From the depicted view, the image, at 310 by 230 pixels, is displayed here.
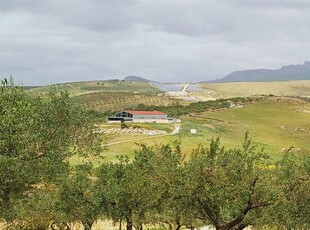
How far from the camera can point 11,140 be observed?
35.8 metres

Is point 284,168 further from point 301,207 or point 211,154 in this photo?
point 211,154

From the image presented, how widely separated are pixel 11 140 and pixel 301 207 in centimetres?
2261

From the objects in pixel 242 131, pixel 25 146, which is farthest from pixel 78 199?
pixel 242 131

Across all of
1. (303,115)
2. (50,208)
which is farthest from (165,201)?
(303,115)

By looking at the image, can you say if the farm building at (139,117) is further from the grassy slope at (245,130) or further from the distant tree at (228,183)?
the distant tree at (228,183)

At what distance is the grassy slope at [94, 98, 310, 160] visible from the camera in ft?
415

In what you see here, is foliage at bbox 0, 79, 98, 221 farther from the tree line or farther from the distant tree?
the distant tree

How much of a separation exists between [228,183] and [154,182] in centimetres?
582

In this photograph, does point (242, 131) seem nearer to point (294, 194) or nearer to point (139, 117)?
point (139, 117)

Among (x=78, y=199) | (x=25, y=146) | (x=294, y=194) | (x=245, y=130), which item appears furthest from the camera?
(x=245, y=130)

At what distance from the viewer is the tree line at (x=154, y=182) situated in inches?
1278

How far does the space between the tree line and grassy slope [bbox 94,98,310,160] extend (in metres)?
65.5

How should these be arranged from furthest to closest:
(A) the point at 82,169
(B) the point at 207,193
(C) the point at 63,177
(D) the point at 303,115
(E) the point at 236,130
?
(D) the point at 303,115
(E) the point at 236,130
(A) the point at 82,169
(C) the point at 63,177
(B) the point at 207,193

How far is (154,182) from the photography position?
1364 inches
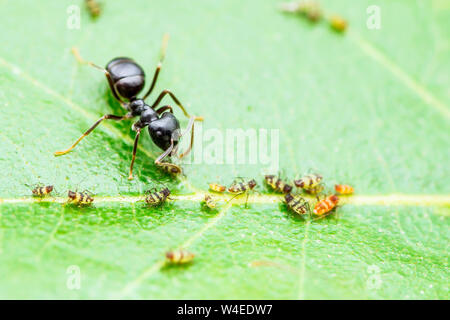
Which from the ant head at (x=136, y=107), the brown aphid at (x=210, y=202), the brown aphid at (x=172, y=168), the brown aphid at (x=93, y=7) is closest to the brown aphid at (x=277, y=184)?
the brown aphid at (x=210, y=202)

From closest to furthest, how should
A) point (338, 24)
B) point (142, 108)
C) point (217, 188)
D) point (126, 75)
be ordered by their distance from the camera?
point (217, 188), point (126, 75), point (142, 108), point (338, 24)

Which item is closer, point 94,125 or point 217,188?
point 217,188

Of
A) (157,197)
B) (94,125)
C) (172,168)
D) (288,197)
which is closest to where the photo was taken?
(157,197)

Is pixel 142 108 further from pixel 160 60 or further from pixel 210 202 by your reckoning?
pixel 210 202

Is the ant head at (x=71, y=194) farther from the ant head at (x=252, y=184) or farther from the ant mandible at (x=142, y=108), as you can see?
the ant head at (x=252, y=184)

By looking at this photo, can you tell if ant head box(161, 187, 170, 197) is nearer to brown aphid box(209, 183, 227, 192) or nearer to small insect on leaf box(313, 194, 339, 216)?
brown aphid box(209, 183, 227, 192)

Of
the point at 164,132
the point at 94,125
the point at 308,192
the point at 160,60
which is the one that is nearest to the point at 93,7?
the point at 160,60
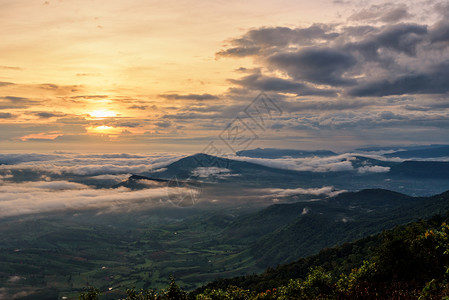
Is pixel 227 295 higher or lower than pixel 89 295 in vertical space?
lower

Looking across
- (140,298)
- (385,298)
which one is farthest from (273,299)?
Result: (385,298)

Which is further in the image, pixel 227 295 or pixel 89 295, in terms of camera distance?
pixel 227 295

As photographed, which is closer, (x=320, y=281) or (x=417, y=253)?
(x=417, y=253)

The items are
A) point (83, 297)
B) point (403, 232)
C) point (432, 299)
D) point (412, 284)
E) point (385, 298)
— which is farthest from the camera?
point (403, 232)

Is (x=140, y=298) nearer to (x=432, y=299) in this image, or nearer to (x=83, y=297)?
(x=83, y=297)

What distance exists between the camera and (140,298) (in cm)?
6762

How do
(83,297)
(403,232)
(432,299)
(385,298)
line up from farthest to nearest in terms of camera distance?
(403,232)
(83,297)
(385,298)
(432,299)

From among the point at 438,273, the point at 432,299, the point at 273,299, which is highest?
the point at 432,299

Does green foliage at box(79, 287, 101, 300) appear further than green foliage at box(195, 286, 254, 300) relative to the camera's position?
No

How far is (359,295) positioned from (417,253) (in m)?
27.3

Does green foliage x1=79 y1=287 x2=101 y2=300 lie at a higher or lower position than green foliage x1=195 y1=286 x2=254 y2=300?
higher

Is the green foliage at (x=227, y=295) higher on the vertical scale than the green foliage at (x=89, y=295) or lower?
lower

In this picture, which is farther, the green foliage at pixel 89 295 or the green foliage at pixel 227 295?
the green foliage at pixel 227 295

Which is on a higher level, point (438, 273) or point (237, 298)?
point (438, 273)
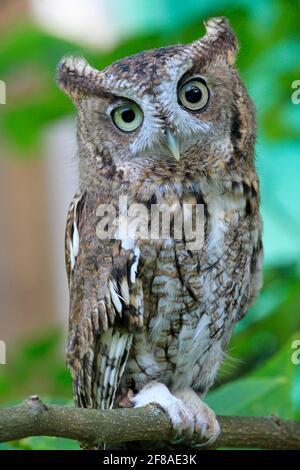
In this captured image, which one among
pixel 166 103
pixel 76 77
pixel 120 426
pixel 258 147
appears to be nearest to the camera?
pixel 120 426

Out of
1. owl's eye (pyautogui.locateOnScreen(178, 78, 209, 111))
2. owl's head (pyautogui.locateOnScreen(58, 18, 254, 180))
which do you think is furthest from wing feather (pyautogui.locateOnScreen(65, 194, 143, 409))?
owl's eye (pyautogui.locateOnScreen(178, 78, 209, 111))

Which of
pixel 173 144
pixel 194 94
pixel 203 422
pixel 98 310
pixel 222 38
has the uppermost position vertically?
pixel 222 38

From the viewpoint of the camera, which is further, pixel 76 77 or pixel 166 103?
pixel 76 77

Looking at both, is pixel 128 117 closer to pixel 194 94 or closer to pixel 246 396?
pixel 194 94

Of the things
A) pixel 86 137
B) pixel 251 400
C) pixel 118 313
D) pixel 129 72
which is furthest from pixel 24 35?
pixel 251 400

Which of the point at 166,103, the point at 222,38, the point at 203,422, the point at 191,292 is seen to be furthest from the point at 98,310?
the point at 222,38

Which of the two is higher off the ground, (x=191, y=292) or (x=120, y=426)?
(x=191, y=292)

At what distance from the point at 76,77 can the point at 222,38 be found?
0.31m

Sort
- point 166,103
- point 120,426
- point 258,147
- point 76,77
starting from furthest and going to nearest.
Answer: point 258,147, point 76,77, point 166,103, point 120,426

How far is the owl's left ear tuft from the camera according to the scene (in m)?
1.56

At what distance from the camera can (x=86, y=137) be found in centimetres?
159

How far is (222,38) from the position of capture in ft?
5.18

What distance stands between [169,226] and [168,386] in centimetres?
39

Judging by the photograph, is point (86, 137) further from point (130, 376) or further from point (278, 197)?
point (278, 197)
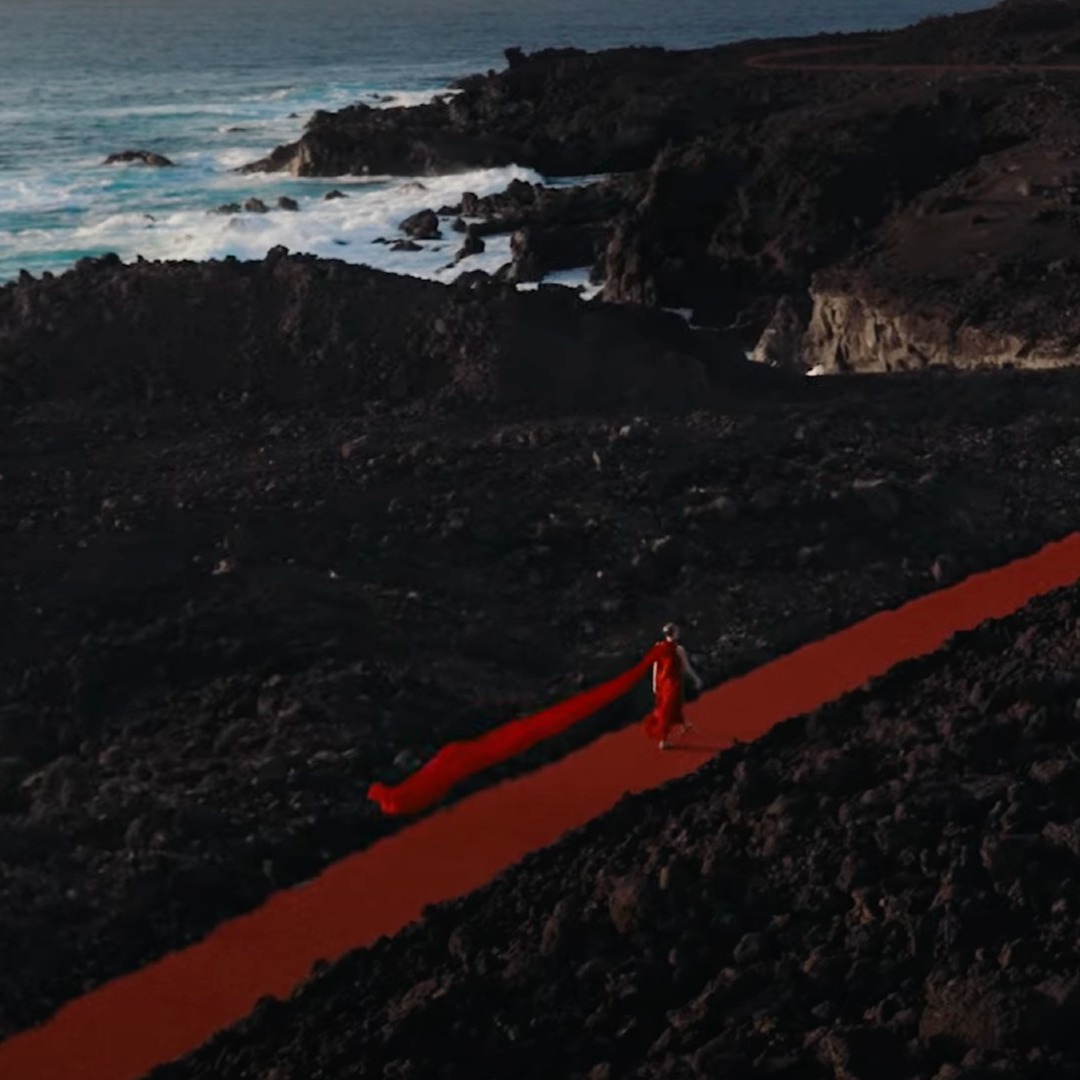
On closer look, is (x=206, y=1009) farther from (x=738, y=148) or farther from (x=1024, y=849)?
(x=738, y=148)

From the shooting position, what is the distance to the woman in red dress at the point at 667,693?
38.8 feet

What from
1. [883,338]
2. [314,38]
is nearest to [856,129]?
[883,338]

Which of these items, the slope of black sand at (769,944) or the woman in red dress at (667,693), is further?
the woman in red dress at (667,693)

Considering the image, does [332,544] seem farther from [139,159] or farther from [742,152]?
[139,159]

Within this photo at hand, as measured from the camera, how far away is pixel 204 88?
65.9 m

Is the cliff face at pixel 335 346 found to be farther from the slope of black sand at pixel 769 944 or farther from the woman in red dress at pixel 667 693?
the slope of black sand at pixel 769 944

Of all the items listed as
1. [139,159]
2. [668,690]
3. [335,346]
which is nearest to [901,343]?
[335,346]

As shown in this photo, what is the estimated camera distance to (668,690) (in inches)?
467

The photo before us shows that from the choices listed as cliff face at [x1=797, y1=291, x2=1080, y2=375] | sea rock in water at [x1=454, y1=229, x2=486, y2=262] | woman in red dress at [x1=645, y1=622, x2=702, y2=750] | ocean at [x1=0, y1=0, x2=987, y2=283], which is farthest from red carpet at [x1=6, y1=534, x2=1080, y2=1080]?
sea rock in water at [x1=454, y1=229, x2=486, y2=262]

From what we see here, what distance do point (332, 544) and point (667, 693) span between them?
178 inches

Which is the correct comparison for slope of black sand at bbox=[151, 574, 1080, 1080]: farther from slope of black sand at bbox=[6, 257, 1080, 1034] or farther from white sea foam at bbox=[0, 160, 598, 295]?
white sea foam at bbox=[0, 160, 598, 295]

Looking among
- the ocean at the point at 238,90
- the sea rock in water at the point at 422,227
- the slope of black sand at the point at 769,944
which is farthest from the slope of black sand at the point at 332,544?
the sea rock in water at the point at 422,227

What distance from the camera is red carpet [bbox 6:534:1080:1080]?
30.9ft

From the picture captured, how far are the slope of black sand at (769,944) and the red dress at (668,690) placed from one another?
28.5 inches
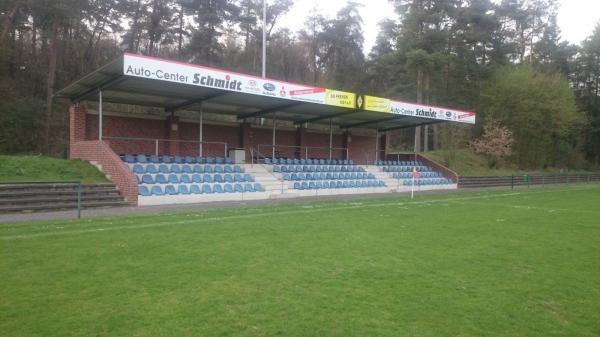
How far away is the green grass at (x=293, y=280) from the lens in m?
4.06

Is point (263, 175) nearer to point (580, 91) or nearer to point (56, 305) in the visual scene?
point (56, 305)

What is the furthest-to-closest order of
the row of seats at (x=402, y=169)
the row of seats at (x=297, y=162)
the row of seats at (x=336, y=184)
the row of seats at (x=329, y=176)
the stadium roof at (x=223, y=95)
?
1. the row of seats at (x=402, y=169)
2. the row of seats at (x=297, y=162)
3. the row of seats at (x=329, y=176)
4. the row of seats at (x=336, y=184)
5. the stadium roof at (x=223, y=95)

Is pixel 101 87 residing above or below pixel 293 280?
above

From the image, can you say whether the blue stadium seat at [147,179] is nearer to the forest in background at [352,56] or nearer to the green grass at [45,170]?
the green grass at [45,170]

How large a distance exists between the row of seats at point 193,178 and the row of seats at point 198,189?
50 centimetres

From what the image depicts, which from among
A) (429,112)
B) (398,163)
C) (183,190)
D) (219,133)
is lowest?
(183,190)

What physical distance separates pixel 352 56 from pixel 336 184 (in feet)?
88.3

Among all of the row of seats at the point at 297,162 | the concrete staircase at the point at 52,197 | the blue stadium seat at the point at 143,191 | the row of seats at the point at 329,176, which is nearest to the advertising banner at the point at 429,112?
the row of seats at the point at 329,176

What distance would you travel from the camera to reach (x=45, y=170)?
1493cm

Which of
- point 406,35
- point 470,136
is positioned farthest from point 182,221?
point 470,136

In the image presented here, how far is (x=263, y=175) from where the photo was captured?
65.2 feet

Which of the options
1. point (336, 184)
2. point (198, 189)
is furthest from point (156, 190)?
point (336, 184)

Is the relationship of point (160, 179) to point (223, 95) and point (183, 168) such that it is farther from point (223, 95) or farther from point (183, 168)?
point (223, 95)

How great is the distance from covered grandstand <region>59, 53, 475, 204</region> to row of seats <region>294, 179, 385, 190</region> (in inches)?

****

→ **WHAT THE EXERCISE ASKS**
Rescale the records from the line that contains "What distance would" through the end of the records, both ends included, and give only those lines again with their requests. In the answers, multiply every number (coordinates and distances alike) by 0.65 and round it to the same number of decimals it had, with halves rounded up.

→ **TASK OUTPUT**
What distance would you travel from the camera to reach (x=45, y=170)?
970cm

Which of
- point 406,35
- point 470,136
is positioned farthest from point 182,221?
point 306,88

In the image presented here, how far is (x=263, y=175) from where the photo was captured?
42.4 feet

Which of the options
1. point (336, 184)
2. point (198, 189)
is furthest from point (156, 190)?
point (218, 120)

Is the relationship of point (160, 179) to point (223, 95) and point (183, 168) such that it is farther from point (223, 95) or farther from point (183, 168)?
point (145, 62)

How great is the distance from covered grandstand <region>59, 53, 475, 204</region> to row of seats <region>294, 179, 385, 190</region> (in inches)?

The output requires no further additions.